GOAL
Could you revise the records below so that every "wooden bench" reads "park bench", with nothing else changed and the pictures left out of your answer?

DATA ROWS

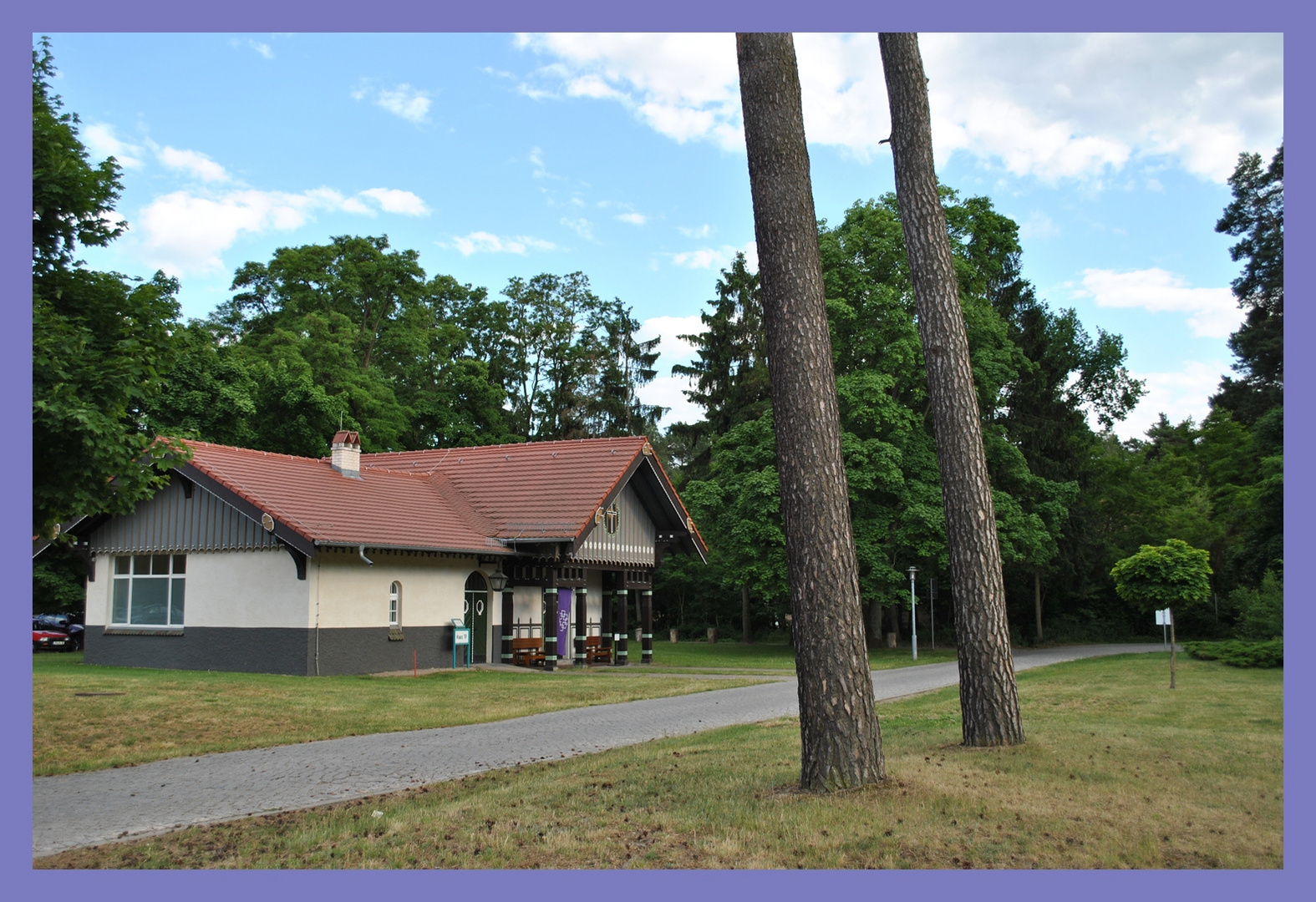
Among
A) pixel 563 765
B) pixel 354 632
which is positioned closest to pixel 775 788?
pixel 563 765

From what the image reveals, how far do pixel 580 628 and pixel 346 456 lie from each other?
7783 millimetres

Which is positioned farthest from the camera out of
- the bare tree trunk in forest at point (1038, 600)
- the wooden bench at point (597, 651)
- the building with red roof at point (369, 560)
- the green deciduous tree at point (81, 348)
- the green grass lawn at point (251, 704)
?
the bare tree trunk in forest at point (1038, 600)

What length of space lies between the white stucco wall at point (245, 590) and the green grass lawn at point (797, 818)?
1296 cm

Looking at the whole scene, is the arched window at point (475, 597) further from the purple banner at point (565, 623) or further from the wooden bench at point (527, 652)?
the purple banner at point (565, 623)

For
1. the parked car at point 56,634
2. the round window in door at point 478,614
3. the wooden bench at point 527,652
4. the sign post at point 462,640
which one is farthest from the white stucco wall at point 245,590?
the parked car at point 56,634

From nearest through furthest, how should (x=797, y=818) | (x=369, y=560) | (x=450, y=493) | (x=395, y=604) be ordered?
1. (x=797, y=818)
2. (x=369, y=560)
3. (x=395, y=604)
4. (x=450, y=493)

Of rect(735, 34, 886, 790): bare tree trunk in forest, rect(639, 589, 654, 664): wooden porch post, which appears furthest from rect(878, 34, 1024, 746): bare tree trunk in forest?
rect(639, 589, 654, 664): wooden porch post

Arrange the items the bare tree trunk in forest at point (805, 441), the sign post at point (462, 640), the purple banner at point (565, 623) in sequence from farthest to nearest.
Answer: the purple banner at point (565, 623) → the sign post at point (462, 640) → the bare tree trunk in forest at point (805, 441)

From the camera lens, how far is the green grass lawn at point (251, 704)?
11.7 m

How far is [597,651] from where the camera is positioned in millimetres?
29156

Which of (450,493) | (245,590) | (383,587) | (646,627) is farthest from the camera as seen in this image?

FINISHED ANSWER
Among
A) pixel 563 765
B) pixel 354 632
which is positioned closest to pixel 775 788?
pixel 563 765

From what the image reveals, how far do pixel 580 628 and pixel 346 456 lie from each other?
7783 millimetres

Which is positioned farthest from the camera out of
- the bare tree trunk in forest at point (1038, 600)
- the park bench at point (597, 651)
- the building with red roof at point (369, 560)
- the green deciduous tree at point (81, 348)
- the green grass lawn at point (251, 704)
?
the bare tree trunk in forest at point (1038, 600)

What length of space lies between the white stucco wall at point (245, 590) and the green grass lawn at point (797, 818)?
1296 cm

Looking at the whole scene, is the arched window at point (475, 597) further from the purple banner at point (565, 623) or further from the park bench at point (527, 652)?
the purple banner at point (565, 623)

For
1. the parked car at point 56,634
2. the round window in door at point 478,614
3. the park bench at point 527,652
4. the sign post at point 462,640
which one is farthest from the white stucco wall at point 245,590?
the parked car at point 56,634

From nearest through furthest, how should (x=797, y=818) | (x=369, y=560) | (x=450, y=493) | (x=395, y=604) be ordered?
1. (x=797, y=818)
2. (x=369, y=560)
3. (x=395, y=604)
4. (x=450, y=493)

Of rect(735, 34, 886, 790): bare tree trunk in forest, rect(639, 589, 654, 664): wooden porch post, which appears furthest from rect(878, 34, 1024, 746): bare tree trunk in forest?
rect(639, 589, 654, 664): wooden porch post

Arrange the items the bare tree trunk in forest at point (805, 441), the sign post at point (462, 640), the purple banner at point (565, 623) in sequence from farthest to nearest.
Answer: the purple banner at point (565, 623) → the sign post at point (462, 640) → the bare tree trunk in forest at point (805, 441)

From the camera lens, how far is the green grass lawn at point (251, 704)?
11.7 m

How far is [597,651] from where the camera is positioned in millimetres?
29156

Which of (450,493) | (245,590) | (383,587) | (646,627) is farthest from the camera as seen in this image?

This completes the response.